# Population Explosion Soon



## goathiker (Apr 14, 2011)

We're going to have chicks everywhere in about 3 weeks. I just found my heritage bronze turkey setting 16 chicken eggs and my Barred Rock is on 8 to 10, can't tell for sure, she bites hard. 
It's going to interesting to see how the turkey does with "her" chicks.


----------



## NyGoatMom (Jan 26, 2013)

Congrats! Chicks are great


----------



## goathiker (Apr 14, 2011)

Well, the turkey has broken 3 of her chcken eggs. I think she's too heavy for them. I'm going to try something. I've got a few of her real eggs in my fridge. I don't have a male turkey so they aren't fertile. I was thinking that I hard boiled them and mixed them with about half of what she's setting on, the bigger eggs would help keep her weight up off the chicken eggs. 
Do you think that would help?


----------



## mjs500doo (Nov 24, 2012)

Record excerpts:
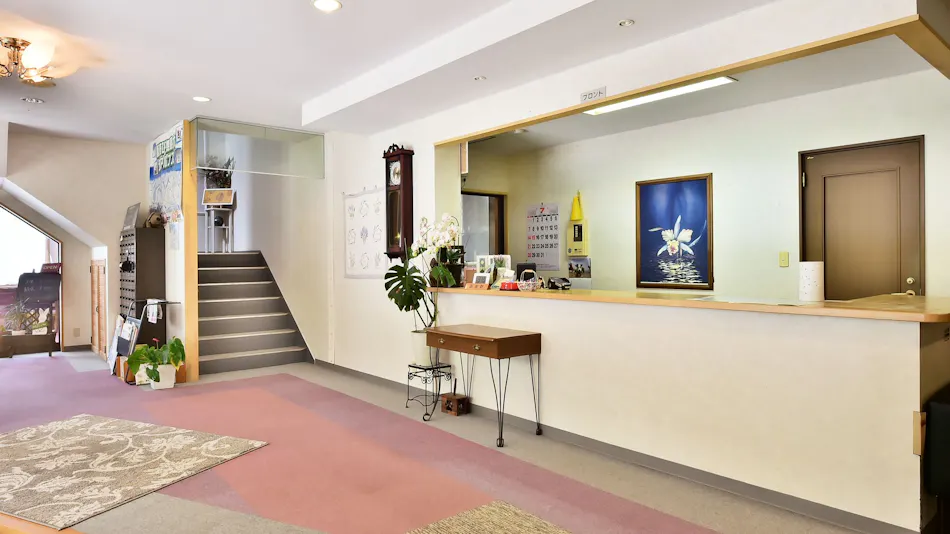 Petit Hotel Iris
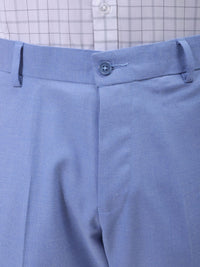 The Indian Garage Co. X Luxe Men Formal Trousers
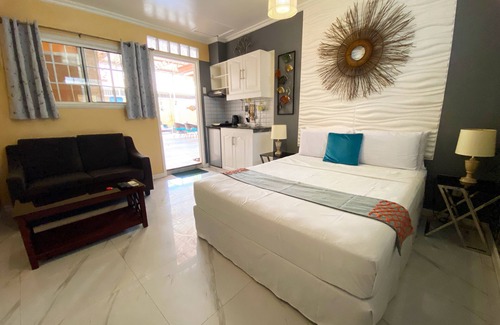 Mactan Export Processing Zone Casa | Little Norway guest house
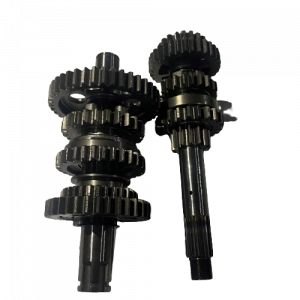 ŞANZIMAN DİŞLİ SETİ [EM] CBF 150 -Oem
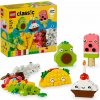 LEGO® Classic 11039 Kreatívne jedlo 5702017822204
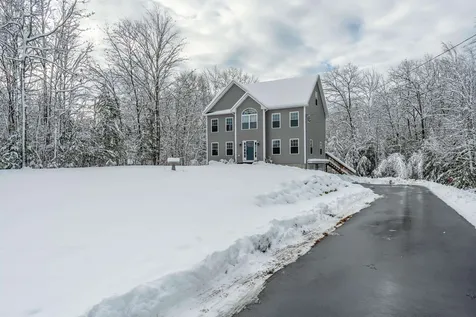 72 Gristmill Road Fremont NH 03044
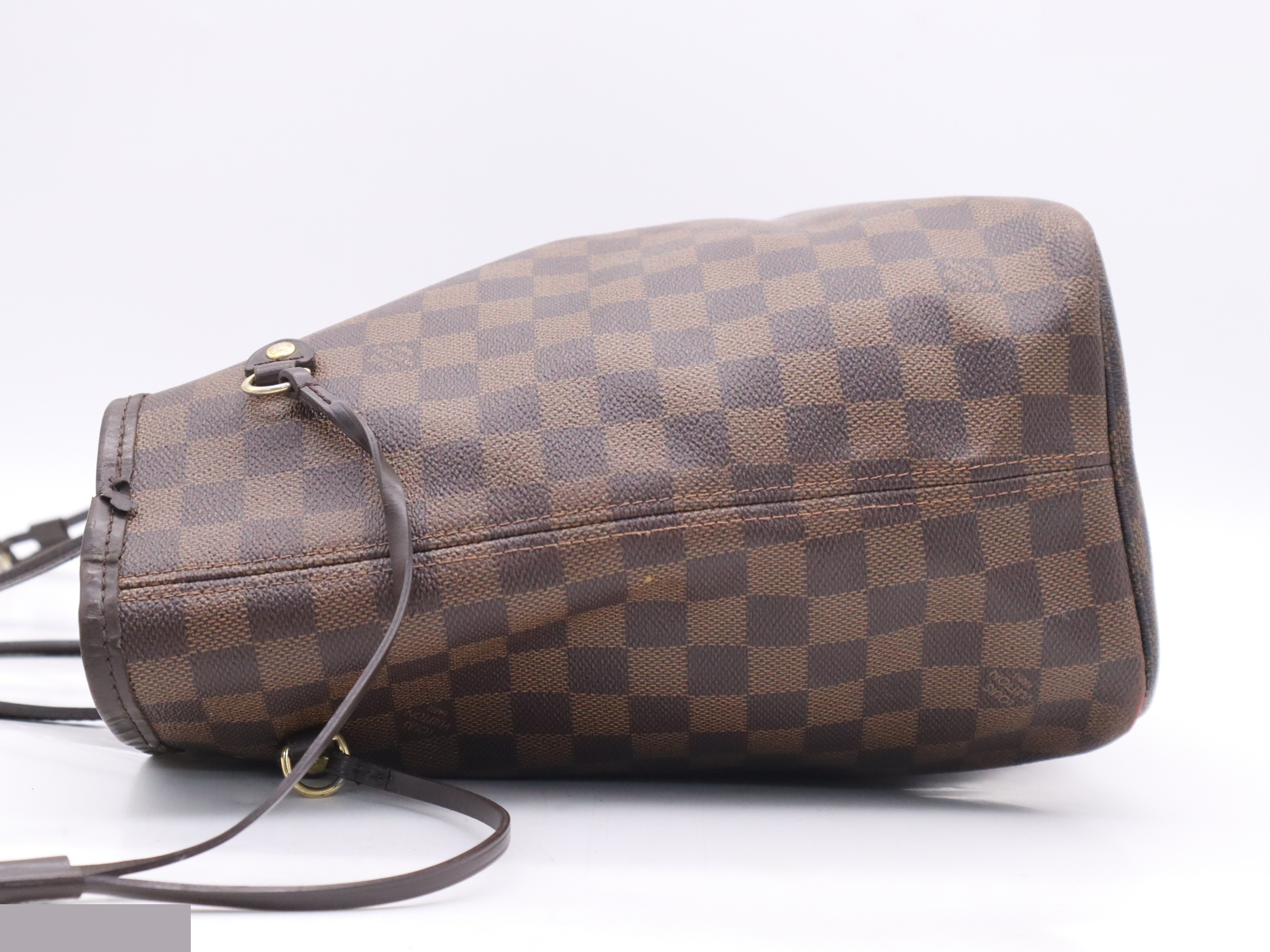 Neverfull MM — view 3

Tasks to carry out:
1. From the forum thread above on the turkey setting chicken eggs, list every distinct username that heads a post.
2. Rewrite the paragraph of the forum thread beginning "Well, the turkey has broken" as a short bulleted list that keeps its main facts.
3. Carry on the forum thread about the turkey setting chicken eggs from the point where it stops.

Response list:
1.
goathiker
NyGoatMom
mjs500doo

2.
- The turkey has broken 3 of the chicken eggs, probably because she is too heavy for them.
- A few of her own eggs are in the fridge; they are infertile because there is no male turkey.
- The plan is to hard-boil them and mix them in with about half of the eggs she is setting on.
- The bigger eggs would help keep her weight off the chicken eggs.
- The poster asks whether this would help.

3.
Honesty I do think it would help...


----------



## NyGoatMom (Jan 26, 2013)

Not sure, my turkeys are notorious for breaking eggs.....and they step on and kill chicks too....they drive me nuts sitting on eggs, and each year I say I won't let them....then I find myself putting eggs under them :/ But I pull anything that hatches as soon as possible and put it in a brooder...


----------



## ksalvagno (Oct 6, 2009)

Good luck! Can't wait to see cute peep pics!


----------



## ciwheeles (Apr 5, 2013)

Congrats! Chicks are always so cute and fun to watch!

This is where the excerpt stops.